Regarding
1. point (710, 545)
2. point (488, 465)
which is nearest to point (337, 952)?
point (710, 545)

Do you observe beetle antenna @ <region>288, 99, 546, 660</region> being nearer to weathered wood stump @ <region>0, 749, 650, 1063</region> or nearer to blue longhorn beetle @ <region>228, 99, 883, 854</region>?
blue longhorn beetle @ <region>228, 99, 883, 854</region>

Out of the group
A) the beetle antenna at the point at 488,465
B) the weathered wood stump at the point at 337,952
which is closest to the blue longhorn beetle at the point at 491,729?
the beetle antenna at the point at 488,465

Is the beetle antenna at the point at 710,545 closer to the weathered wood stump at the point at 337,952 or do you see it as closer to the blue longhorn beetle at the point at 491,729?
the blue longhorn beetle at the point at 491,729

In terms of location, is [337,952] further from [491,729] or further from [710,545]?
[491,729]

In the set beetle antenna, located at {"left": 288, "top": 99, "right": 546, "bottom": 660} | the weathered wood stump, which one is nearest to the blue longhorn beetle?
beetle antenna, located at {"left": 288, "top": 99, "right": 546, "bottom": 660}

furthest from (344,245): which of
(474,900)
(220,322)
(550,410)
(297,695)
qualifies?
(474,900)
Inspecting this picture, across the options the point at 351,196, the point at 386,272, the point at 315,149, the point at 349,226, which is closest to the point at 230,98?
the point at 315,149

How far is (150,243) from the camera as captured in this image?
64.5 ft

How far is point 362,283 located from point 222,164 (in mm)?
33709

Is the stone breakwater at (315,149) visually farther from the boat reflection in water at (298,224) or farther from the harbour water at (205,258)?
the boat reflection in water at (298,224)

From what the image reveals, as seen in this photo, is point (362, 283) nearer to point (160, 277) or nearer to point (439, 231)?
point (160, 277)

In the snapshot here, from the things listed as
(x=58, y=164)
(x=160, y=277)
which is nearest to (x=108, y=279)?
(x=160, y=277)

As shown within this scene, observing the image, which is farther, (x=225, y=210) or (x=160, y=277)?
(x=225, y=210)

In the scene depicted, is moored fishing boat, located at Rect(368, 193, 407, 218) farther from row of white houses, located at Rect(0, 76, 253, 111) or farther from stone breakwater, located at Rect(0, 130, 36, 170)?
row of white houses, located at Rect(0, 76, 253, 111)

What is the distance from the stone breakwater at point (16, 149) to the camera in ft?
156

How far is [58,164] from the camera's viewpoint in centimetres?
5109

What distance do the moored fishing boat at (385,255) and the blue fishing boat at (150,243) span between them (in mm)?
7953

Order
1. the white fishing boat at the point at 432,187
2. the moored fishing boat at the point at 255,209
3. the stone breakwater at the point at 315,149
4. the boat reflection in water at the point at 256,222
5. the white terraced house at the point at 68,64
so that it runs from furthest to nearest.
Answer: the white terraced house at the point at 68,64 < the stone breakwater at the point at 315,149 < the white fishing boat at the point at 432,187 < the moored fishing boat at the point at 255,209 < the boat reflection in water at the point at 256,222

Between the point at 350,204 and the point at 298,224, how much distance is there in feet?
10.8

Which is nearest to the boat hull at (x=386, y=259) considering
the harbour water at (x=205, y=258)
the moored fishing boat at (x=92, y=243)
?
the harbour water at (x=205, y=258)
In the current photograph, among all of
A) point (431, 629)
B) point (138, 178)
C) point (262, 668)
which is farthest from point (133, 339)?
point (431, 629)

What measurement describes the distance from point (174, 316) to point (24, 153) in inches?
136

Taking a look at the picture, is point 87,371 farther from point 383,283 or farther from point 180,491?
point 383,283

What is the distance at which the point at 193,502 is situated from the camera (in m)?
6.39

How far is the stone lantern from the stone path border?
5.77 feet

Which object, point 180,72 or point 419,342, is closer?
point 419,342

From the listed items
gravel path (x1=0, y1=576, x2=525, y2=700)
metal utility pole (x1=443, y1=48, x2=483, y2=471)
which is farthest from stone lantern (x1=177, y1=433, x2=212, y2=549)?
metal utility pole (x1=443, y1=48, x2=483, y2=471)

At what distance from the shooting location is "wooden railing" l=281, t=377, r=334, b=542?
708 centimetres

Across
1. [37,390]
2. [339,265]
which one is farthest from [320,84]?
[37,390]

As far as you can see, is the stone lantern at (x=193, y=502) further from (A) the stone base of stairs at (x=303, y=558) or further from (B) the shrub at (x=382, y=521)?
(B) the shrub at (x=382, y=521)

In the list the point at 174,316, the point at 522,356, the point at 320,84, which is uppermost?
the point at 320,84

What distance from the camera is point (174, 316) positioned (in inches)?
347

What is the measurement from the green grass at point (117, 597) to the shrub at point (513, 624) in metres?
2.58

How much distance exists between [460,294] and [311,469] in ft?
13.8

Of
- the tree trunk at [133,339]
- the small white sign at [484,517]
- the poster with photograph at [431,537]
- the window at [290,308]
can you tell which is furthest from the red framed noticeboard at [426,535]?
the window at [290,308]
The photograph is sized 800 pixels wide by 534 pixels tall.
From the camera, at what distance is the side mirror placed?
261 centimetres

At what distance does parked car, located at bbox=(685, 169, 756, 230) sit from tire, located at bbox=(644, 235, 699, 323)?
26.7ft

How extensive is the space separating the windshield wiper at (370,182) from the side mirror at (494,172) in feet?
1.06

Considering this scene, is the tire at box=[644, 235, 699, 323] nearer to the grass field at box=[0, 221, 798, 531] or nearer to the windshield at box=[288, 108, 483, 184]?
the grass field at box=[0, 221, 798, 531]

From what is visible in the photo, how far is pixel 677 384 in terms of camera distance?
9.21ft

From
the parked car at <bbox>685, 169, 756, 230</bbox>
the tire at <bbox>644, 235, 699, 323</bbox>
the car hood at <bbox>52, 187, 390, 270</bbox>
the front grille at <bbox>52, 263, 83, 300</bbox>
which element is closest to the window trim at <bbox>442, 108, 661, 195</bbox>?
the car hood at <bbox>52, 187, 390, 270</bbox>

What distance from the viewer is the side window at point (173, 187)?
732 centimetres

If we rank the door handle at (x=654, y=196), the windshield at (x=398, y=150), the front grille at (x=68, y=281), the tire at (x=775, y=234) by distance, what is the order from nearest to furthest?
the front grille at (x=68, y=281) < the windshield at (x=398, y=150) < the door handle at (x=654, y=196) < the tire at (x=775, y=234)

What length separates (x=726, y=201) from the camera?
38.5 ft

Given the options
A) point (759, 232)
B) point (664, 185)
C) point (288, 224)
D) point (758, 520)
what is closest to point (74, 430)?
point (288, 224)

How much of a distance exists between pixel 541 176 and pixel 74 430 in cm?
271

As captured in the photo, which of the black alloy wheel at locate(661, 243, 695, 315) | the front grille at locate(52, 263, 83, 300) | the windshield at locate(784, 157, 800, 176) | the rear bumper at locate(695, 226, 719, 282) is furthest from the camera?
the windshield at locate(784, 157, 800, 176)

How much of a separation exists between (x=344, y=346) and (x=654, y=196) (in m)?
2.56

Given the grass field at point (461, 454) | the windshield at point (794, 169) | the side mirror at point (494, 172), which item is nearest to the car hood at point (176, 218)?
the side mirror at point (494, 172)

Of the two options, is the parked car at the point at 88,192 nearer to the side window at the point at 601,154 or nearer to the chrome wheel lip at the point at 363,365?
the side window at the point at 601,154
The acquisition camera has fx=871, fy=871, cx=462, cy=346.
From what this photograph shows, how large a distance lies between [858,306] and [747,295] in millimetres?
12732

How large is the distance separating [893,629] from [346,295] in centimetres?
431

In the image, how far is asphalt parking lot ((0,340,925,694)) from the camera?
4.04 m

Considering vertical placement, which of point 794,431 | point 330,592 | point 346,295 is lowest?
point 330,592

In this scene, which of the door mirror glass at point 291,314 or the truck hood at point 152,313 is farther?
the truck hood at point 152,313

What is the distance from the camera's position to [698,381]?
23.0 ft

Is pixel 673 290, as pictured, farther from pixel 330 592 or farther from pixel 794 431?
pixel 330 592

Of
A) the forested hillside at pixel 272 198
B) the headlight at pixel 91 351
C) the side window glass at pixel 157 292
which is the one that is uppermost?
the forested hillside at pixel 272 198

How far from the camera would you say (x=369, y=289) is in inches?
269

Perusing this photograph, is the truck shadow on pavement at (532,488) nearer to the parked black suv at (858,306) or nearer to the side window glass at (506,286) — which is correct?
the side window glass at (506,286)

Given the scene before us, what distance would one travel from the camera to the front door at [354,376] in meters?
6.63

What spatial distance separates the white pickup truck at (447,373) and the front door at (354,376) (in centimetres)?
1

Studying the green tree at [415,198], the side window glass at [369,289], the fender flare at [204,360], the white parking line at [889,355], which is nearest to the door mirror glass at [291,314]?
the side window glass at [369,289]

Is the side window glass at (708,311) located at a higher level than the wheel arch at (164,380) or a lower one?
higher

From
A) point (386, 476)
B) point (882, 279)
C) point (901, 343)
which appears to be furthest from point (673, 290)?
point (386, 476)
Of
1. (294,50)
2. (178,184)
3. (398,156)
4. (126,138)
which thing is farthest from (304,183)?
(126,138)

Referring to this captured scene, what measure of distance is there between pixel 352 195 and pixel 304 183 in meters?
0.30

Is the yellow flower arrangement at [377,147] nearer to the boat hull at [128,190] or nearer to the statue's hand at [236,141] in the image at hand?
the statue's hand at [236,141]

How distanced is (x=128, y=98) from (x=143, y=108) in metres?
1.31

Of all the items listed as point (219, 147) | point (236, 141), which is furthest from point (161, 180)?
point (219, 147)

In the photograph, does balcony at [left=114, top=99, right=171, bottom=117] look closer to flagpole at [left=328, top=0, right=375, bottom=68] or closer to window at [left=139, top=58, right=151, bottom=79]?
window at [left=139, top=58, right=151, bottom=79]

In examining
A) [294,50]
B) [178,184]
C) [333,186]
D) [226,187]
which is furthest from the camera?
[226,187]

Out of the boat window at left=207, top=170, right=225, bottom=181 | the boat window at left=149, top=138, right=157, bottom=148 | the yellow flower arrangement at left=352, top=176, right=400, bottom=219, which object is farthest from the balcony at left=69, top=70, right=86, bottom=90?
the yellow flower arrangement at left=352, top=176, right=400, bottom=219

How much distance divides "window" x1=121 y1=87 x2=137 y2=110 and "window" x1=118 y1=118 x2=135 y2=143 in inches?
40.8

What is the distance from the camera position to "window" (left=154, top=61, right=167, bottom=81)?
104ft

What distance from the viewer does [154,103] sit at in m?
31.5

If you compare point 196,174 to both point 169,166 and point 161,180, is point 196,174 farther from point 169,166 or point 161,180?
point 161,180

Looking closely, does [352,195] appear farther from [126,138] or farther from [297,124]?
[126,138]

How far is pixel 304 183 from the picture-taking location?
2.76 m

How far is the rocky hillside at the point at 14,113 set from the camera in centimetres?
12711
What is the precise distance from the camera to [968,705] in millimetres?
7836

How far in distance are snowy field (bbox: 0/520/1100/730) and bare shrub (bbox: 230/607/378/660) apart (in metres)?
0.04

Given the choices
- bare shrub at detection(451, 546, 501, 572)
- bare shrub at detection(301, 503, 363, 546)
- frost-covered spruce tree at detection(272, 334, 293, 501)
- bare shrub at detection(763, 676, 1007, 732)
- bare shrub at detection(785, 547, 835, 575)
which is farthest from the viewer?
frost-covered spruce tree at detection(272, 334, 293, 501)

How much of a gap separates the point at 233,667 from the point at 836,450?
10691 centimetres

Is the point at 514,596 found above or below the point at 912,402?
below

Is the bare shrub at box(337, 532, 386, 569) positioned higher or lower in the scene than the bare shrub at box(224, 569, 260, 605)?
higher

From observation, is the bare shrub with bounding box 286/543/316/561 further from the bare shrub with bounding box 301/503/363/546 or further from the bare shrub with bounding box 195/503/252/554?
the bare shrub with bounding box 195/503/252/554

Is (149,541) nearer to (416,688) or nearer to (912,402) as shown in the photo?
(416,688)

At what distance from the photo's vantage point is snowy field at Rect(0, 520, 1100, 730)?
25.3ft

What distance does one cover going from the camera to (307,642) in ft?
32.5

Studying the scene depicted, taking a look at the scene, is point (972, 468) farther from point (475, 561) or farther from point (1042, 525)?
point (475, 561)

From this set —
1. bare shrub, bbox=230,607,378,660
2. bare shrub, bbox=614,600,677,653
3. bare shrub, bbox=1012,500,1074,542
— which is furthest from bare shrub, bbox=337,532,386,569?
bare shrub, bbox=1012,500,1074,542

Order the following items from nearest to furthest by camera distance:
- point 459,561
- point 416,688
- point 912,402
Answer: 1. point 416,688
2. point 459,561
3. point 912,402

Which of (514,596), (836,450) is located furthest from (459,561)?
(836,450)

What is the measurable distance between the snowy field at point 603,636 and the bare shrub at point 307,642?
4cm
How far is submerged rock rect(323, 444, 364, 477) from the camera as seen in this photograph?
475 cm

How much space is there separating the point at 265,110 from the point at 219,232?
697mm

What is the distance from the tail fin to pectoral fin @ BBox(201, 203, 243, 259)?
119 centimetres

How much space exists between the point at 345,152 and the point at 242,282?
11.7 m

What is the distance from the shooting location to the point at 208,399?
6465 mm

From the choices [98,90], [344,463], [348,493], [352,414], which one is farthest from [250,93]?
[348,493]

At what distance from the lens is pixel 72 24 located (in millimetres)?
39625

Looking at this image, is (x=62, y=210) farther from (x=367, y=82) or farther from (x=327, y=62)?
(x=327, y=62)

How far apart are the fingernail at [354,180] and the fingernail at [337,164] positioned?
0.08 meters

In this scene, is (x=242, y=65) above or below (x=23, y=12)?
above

> [Exercise prompt]:
Copy out, word for word, the records above, starting with the line that contains "What is the measurable" and going on through the end of the records.

> [Response]:
What is the measurable distance between the snowy field at point 603,636 and the bare shrub at point 307,642?
4cm
How far is submerged rock rect(323, 444, 364, 477) from the camera as seen in this photograph?
475 cm

How much space is there separating the point at 265,110 from the point at 219,232?
697mm

What is the distance from the tail fin to pectoral fin @ BBox(201, 203, 243, 259)?
119 centimetres

How much space exists between the point at 345,152 and the point at 242,282?
11.7 m

What is the distance from the shooting location to the point at 208,399?
6465 mm

From the choices [98,90], [344,463], [348,493], [352,414], which one is farthest from [250,93]?
[348,493]

At what distance from the lens is pixel 72 24 located (in millimetres)?
39625

Looking at this image, is (x=62, y=210) farther from (x=367, y=82) or farther from (x=327, y=62)?
(x=327, y=62)

How far apart are the fingernail at [354,180] and the fingernail at [337,164] positioned?
0.08 meters

In this scene, is (x=242, y=65) above or below (x=23, y=12)?
above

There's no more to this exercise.